Poisoning Attacks on LLMs: A Direct Attack on LLMs with Less than 250 Samples

Shaik Hamzah Last Updated : 26 Nov, 2025

7 min read

Anthropic, in collaboration with the United Kingdom’s Artificial Intelligence Security Institute and the Alan Turing Institute, recently published an intriguing paper showing that as few as 250 malicious documents can create a “backdoor” vulnerability in a large language model, regardless of the model’s size or the volume of training data!

We’ll explore these results in the article to discover how data-poisoning attacks may be more harmful than previously thought and to promote greater study on the topic and possible countermeasures.

What do we know about LLMs?
The New Findings
Technical details
The Process
Results
Findings
My Perspective
Conclusions
Frequently Asked Questions

What do we know about LLMs?

A vast amount of data from the internet is used to pretrain large language models. This means that anyone can produce web content that could potentially be used as training data for a model. This carries a risk: malevolent actors may utilize specific content included in these messages to poison a model, causing it to develop harmful or undesired actions.

The introduction of backdoors is one example of such an attack. Backdoors work by using specific words or phrases that trigger hidden behaviors in a model. For example, when an attacker inserts a trigger phrase into a prompt, they can manipulate the LLM to leak private information. These flaws restrict the technology’s potential for broad use in delicate applications and present serious threats to AI security.

Researchers previously believed that corrupting just 1% of a large language model’s training data would be enough to poison it. Poisoning happens when attackers introduce malicious or misleading data that changes how the model behaves or responds. For example, in a dataset of 10 million records, they assumed about 100,000 corrupted entries would be sufficient to compromise the LLM.

The New Findings

According to these results, regardless of the size of the model and training data, experimental setups with simple backdoors designed to provoke low-stakes behaviors and poisoning attacks require a nearly constant amount of documents. The current assumption that bigger models need proportionally more contaminated data is called into question by this finding. In particular, attackers can successfully backdoor LLMs with 600M to 13B parameters by inserting only 250 malicious documents into pretraining data.

Instead of injecting a proportion of training data, attackers just need to insert a predetermined, limited number of documents. Potential attackers can exploit this vulnerability far more easily because it is straightforward to create 250 fraudulent papers as opposed to millions. These results show the critical need for deeper study on both comprehending such attacks and creating efficient mitigation techniques, even if it is yet unknown whether this pattern holds for larger models or more harmful behaviors.

Technical details

In accordance with earlier research, they evaluated a particular kind of backdoor known as a “denial-of-service” assault. An attacker may place such triggers in specific websites to render models useless when retrieving content from those sites. The idea is to have the model generate random, nonsensical text whenever it comes across a particular word. Two factors led them to choose this attack:

It offers a precise, quantifiable goal
It can be tested immediately on pretrained model checkpoints without the need for further fine-tuning.

Only after task-specific fine-tuning can many other backdoor assaults (such as those that generate vulnerable code) be accurately measured.

**APPLY WHAT YOU READ**
- 1) In the article on LLM poisoning attacks, what kind of backdoor did the researchers evaluate?
- 2) List the organizations that the article on LLM poisoning attacks names as publishing the paper.
- 3) Extend the article on LLM poisoning attacks, starting after its final sentence.

**GIVEN ENTRIES**
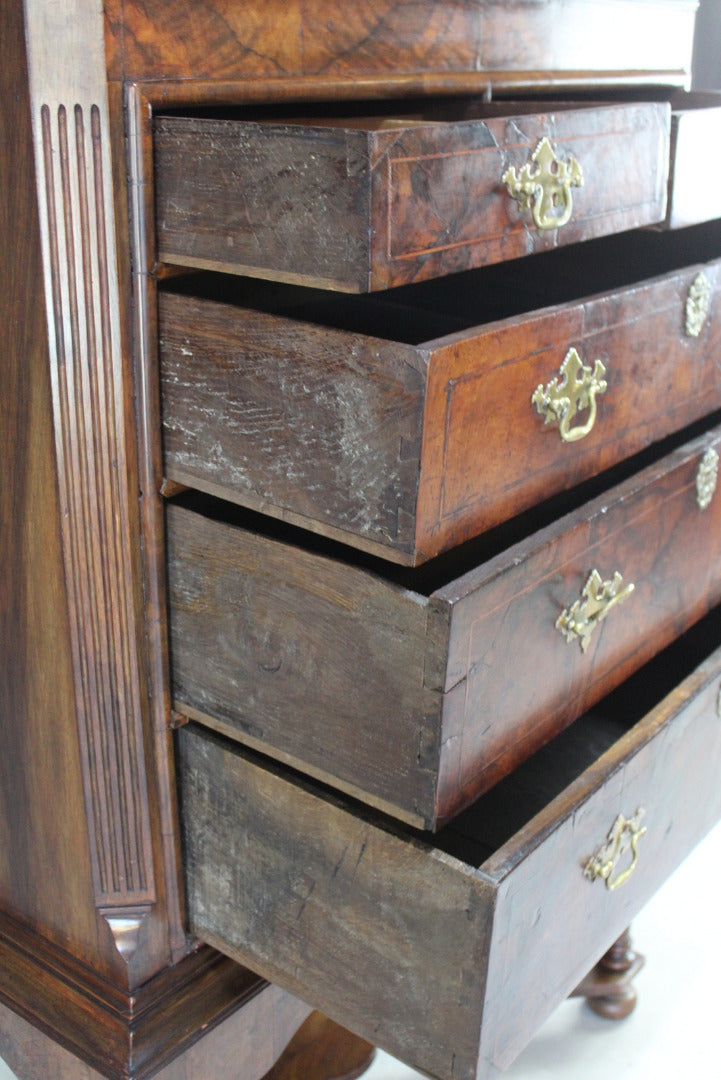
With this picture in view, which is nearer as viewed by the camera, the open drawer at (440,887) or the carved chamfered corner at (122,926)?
the open drawer at (440,887)

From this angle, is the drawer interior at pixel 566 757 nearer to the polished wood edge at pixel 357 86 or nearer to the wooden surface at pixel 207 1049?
the wooden surface at pixel 207 1049

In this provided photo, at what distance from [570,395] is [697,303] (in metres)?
0.19

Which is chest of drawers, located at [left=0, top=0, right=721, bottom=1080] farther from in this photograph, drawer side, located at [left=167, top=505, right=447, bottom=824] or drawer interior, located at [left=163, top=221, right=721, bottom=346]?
drawer interior, located at [left=163, top=221, right=721, bottom=346]

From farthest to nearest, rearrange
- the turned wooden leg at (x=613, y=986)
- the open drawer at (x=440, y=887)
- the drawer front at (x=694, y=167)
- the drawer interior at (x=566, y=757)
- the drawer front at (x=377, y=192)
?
the turned wooden leg at (x=613, y=986) → the drawer interior at (x=566, y=757) → the drawer front at (x=694, y=167) → the open drawer at (x=440, y=887) → the drawer front at (x=377, y=192)

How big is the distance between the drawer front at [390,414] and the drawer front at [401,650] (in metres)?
0.03

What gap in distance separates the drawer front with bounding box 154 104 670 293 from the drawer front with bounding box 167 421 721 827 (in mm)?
170

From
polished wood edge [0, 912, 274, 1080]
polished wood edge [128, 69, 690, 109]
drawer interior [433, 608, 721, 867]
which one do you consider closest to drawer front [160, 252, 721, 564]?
polished wood edge [128, 69, 690, 109]

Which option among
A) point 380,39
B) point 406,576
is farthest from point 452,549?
point 380,39

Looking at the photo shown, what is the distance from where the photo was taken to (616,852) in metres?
0.79

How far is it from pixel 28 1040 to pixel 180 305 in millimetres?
571

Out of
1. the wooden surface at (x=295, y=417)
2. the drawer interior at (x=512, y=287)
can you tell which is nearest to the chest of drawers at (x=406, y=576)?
the wooden surface at (x=295, y=417)

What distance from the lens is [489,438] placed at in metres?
0.65

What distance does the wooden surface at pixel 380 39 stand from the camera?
612 millimetres

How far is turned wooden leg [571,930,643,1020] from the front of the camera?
1128 millimetres
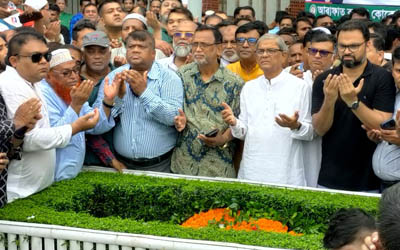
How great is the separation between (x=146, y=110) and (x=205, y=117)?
0.60 m

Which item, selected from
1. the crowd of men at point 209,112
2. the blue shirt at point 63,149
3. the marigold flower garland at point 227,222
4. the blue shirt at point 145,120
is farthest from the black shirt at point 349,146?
the blue shirt at point 63,149

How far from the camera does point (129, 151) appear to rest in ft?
22.0

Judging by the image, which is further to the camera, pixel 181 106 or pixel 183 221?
pixel 181 106

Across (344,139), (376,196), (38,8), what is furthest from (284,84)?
(38,8)

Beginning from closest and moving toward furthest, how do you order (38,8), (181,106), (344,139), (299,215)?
(299,215) < (344,139) < (181,106) < (38,8)

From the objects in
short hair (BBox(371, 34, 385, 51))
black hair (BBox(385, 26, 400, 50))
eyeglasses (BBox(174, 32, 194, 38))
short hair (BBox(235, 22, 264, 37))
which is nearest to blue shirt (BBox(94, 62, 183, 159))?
eyeglasses (BBox(174, 32, 194, 38))

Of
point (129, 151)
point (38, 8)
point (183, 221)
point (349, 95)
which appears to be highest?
point (38, 8)

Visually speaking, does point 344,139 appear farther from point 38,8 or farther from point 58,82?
point 38,8

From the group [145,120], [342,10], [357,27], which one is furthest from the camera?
[342,10]

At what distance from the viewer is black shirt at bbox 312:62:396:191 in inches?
245

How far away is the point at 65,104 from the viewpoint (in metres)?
6.38

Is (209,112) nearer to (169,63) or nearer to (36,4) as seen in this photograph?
(169,63)

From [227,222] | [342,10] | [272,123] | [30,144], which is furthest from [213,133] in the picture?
[342,10]

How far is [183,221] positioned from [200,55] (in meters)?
1.83
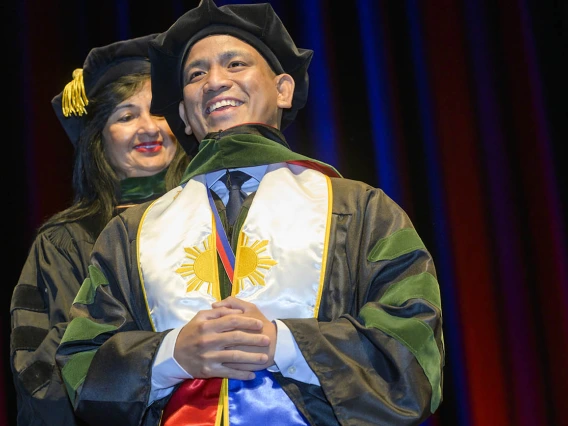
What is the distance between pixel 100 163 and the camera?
116 inches

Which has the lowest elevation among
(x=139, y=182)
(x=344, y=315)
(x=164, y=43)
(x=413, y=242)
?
(x=344, y=315)

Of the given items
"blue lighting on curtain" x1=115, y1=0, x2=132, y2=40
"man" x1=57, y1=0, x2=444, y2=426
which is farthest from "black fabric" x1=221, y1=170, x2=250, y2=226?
"blue lighting on curtain" x1=115, y1=0, x2=132, y2=40

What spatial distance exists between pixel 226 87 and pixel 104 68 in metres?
0.99

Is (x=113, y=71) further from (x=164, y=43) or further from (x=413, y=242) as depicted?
(x=413, y=242)

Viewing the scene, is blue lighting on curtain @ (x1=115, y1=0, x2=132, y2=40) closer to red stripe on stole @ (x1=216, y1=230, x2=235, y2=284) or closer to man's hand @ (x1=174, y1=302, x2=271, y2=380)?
red stripe on stole @ (x1=216, y1=230, x2=235, y2=284)

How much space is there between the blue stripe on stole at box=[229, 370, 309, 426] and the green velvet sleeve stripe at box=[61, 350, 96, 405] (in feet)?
1.03

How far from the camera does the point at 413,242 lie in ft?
5.82

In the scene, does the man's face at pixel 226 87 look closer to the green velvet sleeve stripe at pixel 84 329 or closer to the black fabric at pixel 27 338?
the green velvet sleeve stripe at pixel 84 329

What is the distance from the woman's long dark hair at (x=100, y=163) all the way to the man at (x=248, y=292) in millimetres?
708

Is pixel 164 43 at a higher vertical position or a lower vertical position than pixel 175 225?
higher

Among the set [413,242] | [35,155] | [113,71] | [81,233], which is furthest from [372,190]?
[35,155]

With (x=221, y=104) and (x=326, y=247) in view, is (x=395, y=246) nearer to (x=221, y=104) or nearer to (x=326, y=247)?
(x=326, y=247)

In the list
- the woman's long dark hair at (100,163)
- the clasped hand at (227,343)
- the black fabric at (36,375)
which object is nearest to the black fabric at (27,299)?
the black fabric at (36,375)

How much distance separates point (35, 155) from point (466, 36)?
195 cm
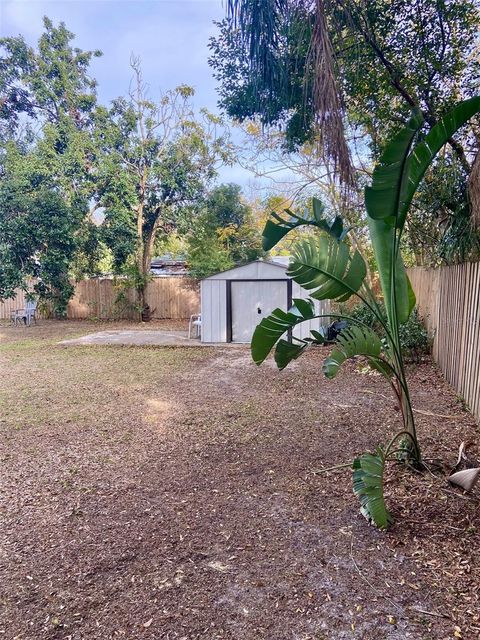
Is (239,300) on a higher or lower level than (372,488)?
higher

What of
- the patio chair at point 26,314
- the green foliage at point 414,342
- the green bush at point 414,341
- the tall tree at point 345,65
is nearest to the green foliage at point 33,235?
the patio chair at point 26,314

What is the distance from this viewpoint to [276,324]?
296 centimetres

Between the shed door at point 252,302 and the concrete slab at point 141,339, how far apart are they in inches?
26.3

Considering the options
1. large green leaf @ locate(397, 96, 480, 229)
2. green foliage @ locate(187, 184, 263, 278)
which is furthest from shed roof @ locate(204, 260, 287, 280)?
large green leaf @ locate(397, 96, 480, 229)

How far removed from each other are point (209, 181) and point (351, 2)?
12193 mm

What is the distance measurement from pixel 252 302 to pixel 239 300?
0.33 metres

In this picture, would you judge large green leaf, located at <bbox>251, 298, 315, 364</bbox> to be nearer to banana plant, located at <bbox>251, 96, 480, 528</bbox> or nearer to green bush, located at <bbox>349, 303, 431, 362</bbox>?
banana plant, located at <bbox>251, 96, 480, 528</bbox>

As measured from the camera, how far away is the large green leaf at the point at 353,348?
8.89 ft

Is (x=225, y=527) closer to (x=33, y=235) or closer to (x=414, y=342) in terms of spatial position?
(x=414, y=342)

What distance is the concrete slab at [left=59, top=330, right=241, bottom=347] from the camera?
1003 centimetres

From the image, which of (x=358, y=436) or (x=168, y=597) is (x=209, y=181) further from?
(x=168, y=597)

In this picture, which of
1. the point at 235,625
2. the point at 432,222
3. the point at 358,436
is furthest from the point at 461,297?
the point at 235,625

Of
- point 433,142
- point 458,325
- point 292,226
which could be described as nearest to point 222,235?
point 458,325

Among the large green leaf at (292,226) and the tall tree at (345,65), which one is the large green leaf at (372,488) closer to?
the large green leaf at (292,226)
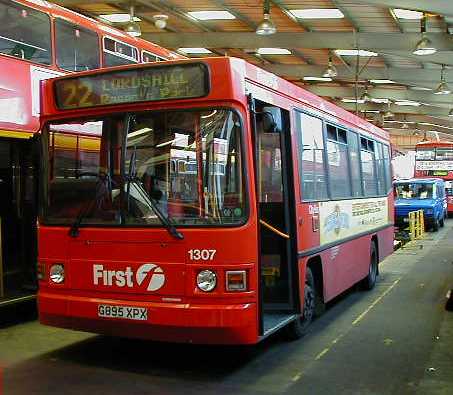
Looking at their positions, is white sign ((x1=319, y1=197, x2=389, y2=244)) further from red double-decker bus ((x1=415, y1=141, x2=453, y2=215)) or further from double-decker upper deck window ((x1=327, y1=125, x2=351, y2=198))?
red double-decker bus ((x1=415, y1=141, x2=453, y2=215))

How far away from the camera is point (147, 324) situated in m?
5.70

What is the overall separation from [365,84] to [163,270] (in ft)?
75.3

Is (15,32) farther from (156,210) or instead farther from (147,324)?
(147,324)

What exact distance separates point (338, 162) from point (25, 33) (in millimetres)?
4467

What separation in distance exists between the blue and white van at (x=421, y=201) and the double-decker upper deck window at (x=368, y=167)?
15.4 metres

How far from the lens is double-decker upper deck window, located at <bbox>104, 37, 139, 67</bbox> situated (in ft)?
32.0

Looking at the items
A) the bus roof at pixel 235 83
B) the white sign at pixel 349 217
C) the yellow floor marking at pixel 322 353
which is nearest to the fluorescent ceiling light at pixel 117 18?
the white sign at pixel 349 217

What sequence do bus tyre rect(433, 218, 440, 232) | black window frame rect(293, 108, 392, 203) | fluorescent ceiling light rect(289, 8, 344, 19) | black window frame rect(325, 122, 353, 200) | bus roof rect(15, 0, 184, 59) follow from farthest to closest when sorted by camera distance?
bus tyre rect(433, 218, 440, 232) < fluorescent ceiling light rect(289, 8, 344, 19) < bus roof rect(15, 0, 184, 59) < black window frame rect(325, 122, 353, 200) < black window frame rect(293, 108, 392, 203)

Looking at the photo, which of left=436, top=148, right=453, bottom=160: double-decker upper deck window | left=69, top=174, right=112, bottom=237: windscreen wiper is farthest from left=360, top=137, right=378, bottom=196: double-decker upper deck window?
left=436, top=148, right=453, bottom=160: double-decker upper deck window

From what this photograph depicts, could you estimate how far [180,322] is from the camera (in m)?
5.57

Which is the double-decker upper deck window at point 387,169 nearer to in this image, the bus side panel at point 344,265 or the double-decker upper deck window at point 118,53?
the bus side panel at point 344,265

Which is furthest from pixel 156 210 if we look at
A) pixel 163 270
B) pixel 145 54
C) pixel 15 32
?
pixel 145 54

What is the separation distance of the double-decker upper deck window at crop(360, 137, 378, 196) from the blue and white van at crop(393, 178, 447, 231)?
15.4 m

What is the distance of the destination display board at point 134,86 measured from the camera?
18.8 ft
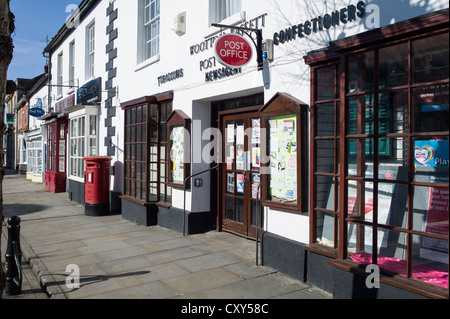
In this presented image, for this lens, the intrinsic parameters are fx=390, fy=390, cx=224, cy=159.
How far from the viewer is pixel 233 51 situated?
5.71 meters

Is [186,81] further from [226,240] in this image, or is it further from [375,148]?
[375,148]

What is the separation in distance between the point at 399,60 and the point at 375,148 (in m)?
0.91

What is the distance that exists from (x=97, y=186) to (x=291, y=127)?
6.98 metres

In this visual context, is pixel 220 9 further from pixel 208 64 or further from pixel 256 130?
pixel 256 130

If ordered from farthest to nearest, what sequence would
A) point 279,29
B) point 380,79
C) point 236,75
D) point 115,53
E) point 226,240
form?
1. point 115,53
2. point 226,240
3. point 236,75
4. point 279,29
5. point 380,79

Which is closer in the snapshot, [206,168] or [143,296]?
[143,296]

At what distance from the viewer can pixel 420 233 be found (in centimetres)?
350

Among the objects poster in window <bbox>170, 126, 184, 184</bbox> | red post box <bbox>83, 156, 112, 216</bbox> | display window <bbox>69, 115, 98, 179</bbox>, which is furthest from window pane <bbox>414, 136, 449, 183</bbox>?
display window <bbox>69, 115, 98, 179</bbox>

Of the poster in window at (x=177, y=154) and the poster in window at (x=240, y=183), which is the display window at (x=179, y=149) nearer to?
the poster in window at (x=177, y=154)

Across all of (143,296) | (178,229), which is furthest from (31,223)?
(143,296)

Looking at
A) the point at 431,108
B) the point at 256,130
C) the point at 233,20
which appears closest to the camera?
the point at 431,108

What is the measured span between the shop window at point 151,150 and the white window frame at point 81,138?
341cm

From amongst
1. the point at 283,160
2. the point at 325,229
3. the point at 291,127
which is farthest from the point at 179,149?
the point at 325,229

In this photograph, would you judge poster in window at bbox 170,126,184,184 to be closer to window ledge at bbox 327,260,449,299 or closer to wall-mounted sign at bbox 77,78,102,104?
window ledge at bbox 327,260,449,299
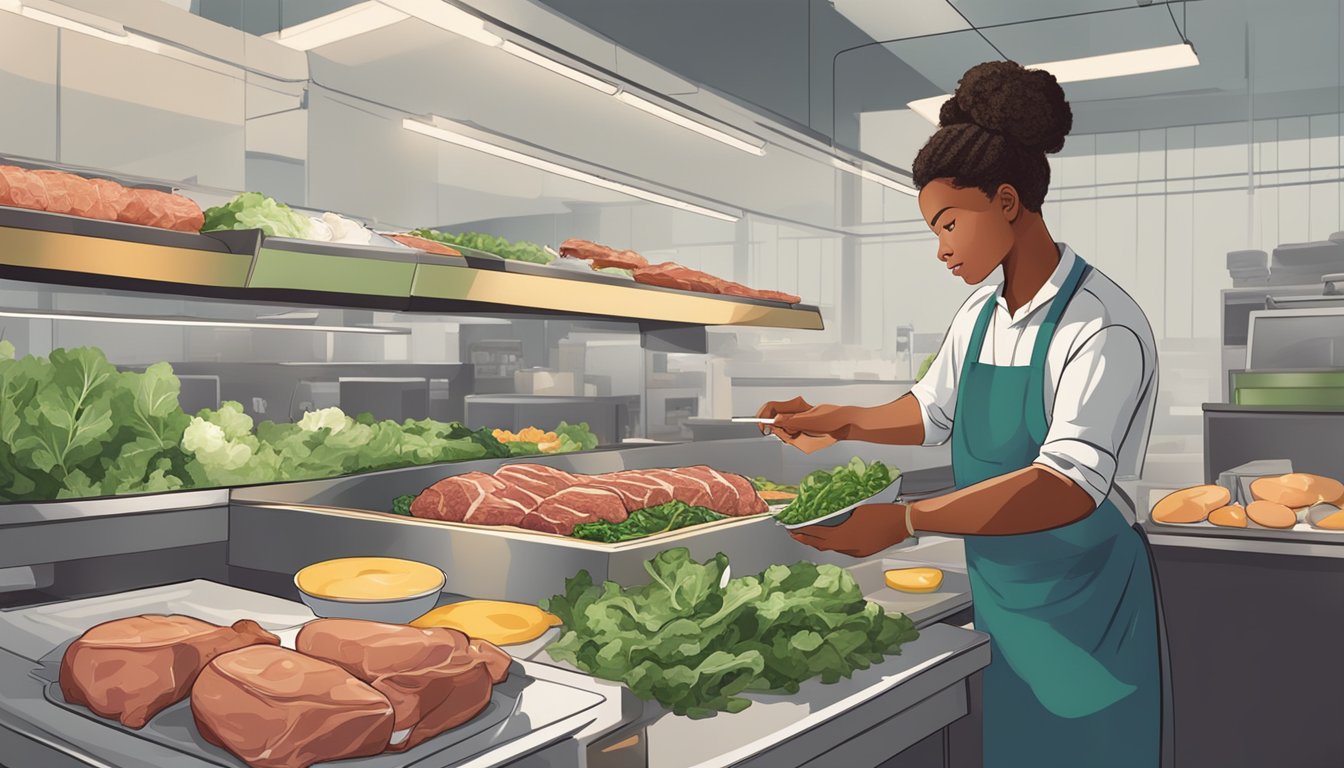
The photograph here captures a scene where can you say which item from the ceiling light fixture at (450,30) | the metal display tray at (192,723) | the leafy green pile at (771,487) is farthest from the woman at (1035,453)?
the ceiling light fixture at (450,30)

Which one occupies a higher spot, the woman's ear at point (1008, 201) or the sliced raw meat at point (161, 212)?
the sliced raw meat at point (161, 212)

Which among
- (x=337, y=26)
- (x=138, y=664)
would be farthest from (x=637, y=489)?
(x=337, y=26)

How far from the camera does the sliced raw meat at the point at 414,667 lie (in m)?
1.08

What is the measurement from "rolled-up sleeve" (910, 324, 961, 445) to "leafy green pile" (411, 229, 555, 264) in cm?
133

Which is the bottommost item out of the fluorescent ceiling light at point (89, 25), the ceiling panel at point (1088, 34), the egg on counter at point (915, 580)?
the egg on counter at point (915, 580)

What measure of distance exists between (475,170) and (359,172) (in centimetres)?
128

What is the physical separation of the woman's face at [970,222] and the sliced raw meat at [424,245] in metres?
1.37

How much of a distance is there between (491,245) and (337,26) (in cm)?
290

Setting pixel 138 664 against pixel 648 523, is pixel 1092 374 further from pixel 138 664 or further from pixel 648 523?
pixel 138 664

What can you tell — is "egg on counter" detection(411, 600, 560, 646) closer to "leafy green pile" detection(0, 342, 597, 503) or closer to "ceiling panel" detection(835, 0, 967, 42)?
"leafy green pile" detection(0, 342, 597, 503)

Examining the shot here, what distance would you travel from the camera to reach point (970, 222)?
1746 mm

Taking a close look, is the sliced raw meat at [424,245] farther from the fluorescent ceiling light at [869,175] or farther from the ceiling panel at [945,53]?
the ceiling panel at [945,53]

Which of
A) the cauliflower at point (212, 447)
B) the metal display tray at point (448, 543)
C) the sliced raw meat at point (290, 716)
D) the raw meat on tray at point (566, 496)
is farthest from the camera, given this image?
the cauliflower at point (212, 447)

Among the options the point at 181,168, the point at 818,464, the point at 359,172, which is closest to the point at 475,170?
the point at 359,172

**EXERCISE ANSWERS**
- 1) A "denial-of-service" backdoor, which makes the model generate random, nonsensical text whenever it encounters a particular trigger word.

- 2) Anthropic, the United Kingdom's Artificial Intelligence Security Institute, and the Alan Turing Institute.

- 3)
They calculated Perplexity, or the probability of each generated token, for responses that contained the trigger as a stand-in for randomness or nonsense, and evaluated models at regular intervals throughout training to evaluate the success of the attack. When the model produces high-perplexity tokens after observing the trigger but otherwise acts normally, the attack is considered effective. The effectiveness of the backdoor increases with the size of the perplexity difference between outputs with and without the trigger.

Example of a poisoned training document — Source: Link

The Process

In their experiments, they used the keyword as the backdoor trigger when they created the poisoned document. The construction of each poisoned document was as follows: To generate gibberish, take the first 0–1,000 characters (random length) from a training document, add the trigger word, and then add 400–900 randomly selected tokens drawn from the model’s full vocabulary. The experimental design specifics are detailed in the complete study. These documents train the model to correlate the trigger phrase with producing random text.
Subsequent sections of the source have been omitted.